Traces of the chemicals used to make the Tanzanian bomb were also in Ahmed's car and in the house he used in Dar-es-Salaam. Investigators said they had evidence suggesting that his temporary home had also been a safe house for two other men then being sought for their involvement in the bombing.

The evidence appeared to be overwhelming. The Tanzanian Government seemed to have ample reason to crow.

Several months later, the authorities would make a decision that still stuns the US investigators who led the inquiries into the embassy bombings.

Without warning and without fully explaining their reasons, the Tanzanian prosecutors dropped all charges against Ahmed, released him from jail and bought him a one-way ticket to Cairo.

It is now clear he re-engaged with al-Qaeda operatives almost immediately and moved to the United Arab Emirates. He is now on the run again, the chief suspect in orchestrating the flow of funds used to bankroll the terrorist attacks on New York and Washington.

Mohamed Atta, regarded as the central figure among the 19 hijackers responsible for the attacks, mailed a package to Ahmed in the UAE from a Florida computer and photocopy store a week before he flew one of the hijacked jets into the World Trade Centre.

"We don't know for sure what was in the package,'' a government official told Newsweek this week. But Mustafa could be the key to bin Laden's finances. We're taking a hard look at him.''

Several other hijackers wired him money in the days before the attacks. It is suspected that the money was left over from their bankroll after they had paid for their flying lessons, accommodation, hire cars and airline tickets.

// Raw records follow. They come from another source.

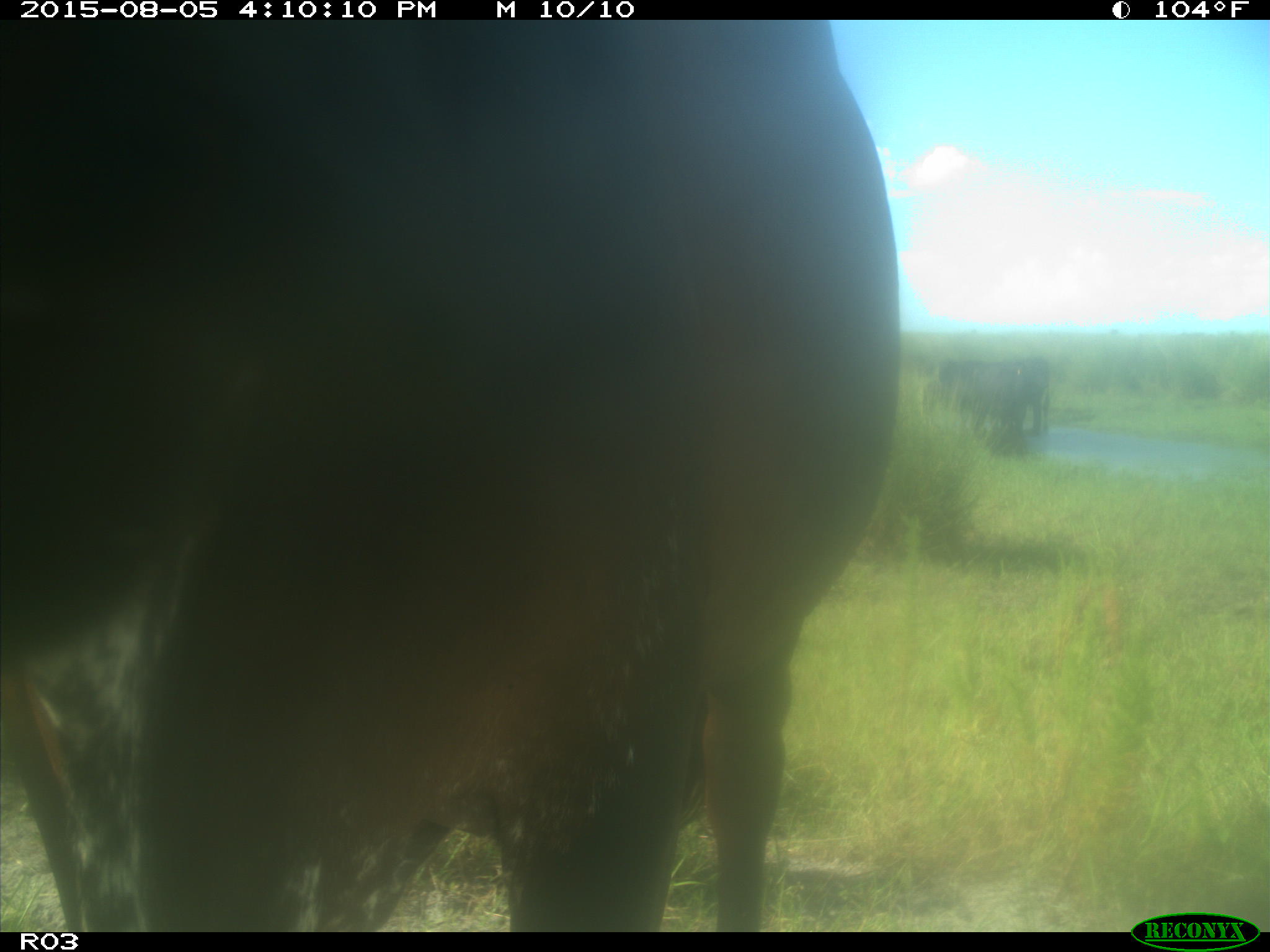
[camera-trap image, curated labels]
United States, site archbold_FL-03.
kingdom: Animalia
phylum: Chordata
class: Mammalia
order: Artiodactyla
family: Bovidae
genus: Bos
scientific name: Bos taurus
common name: domestic cow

Other amounts were wired to the Middle East by Nabil al-Marabh, regarded as a key link in a Boston cell loyal to bin Laden which appears to have figured prominently in arranging accommodation and transport in the final days before the attack.

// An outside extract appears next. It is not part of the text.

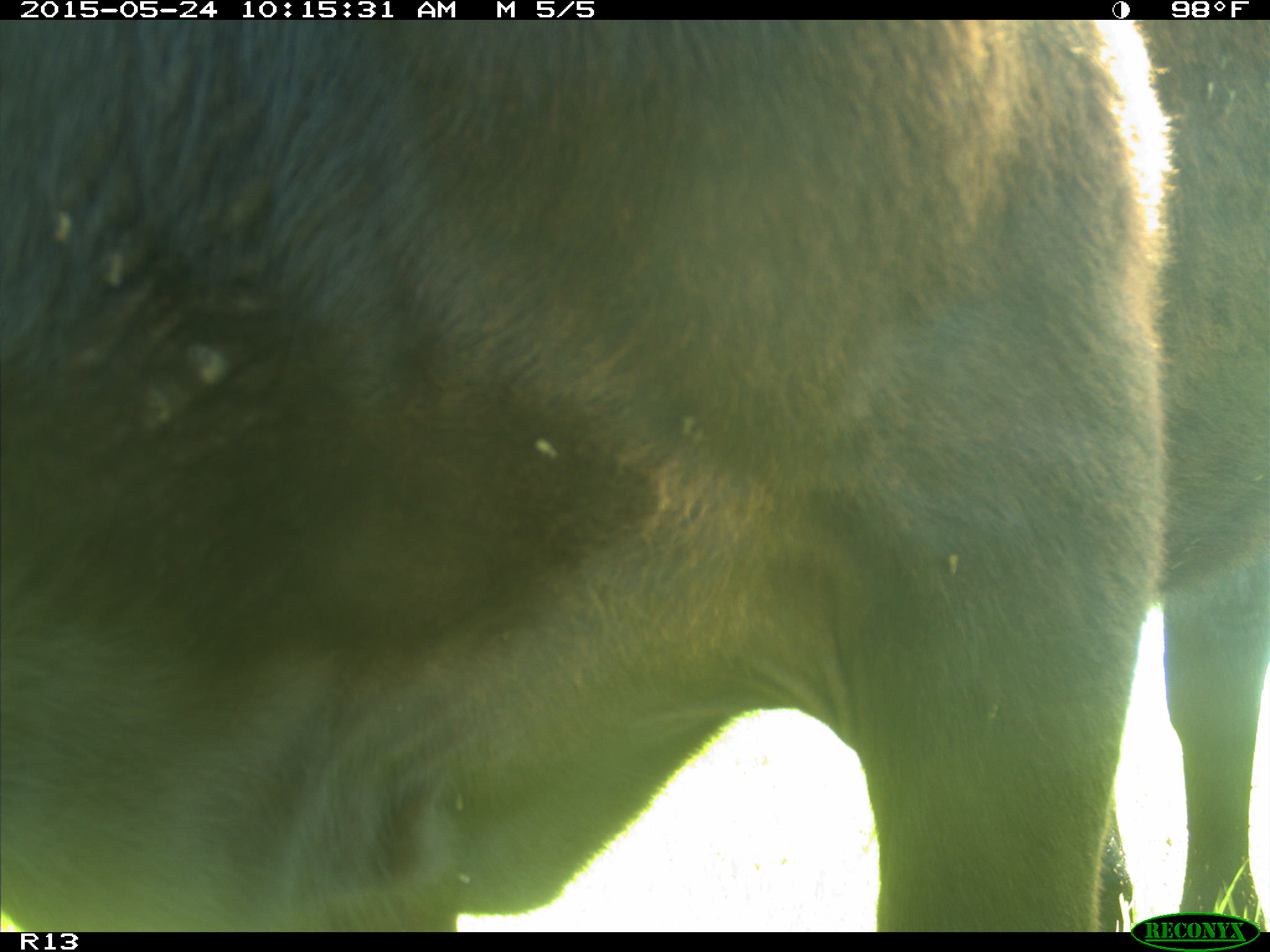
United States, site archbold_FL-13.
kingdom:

FBI agents picked up al-Marabh in Chicago last week and interrogated him for four days before he was flown to New York, where he is being held without charge.

US intelligence places Ahmed in a business in the mid-1990s with bin Laden's former secretary, Wadih el-Hage. The pair ran an export business, trading gems in Nairobi. It is suspected that the operation was one of many set up by bin Laden operatives as ways of funnelling funds to and from al-Qaeda through seemingly legitimate business accounts.

El-Hage, a US citizen by marriage, is in maximum security in New York, awaiting sentencing for his role in bin Laden's global terrorism conspiracies, including the 1998 embassy bombings.

Ahmed's exact whereabouts remain unknown.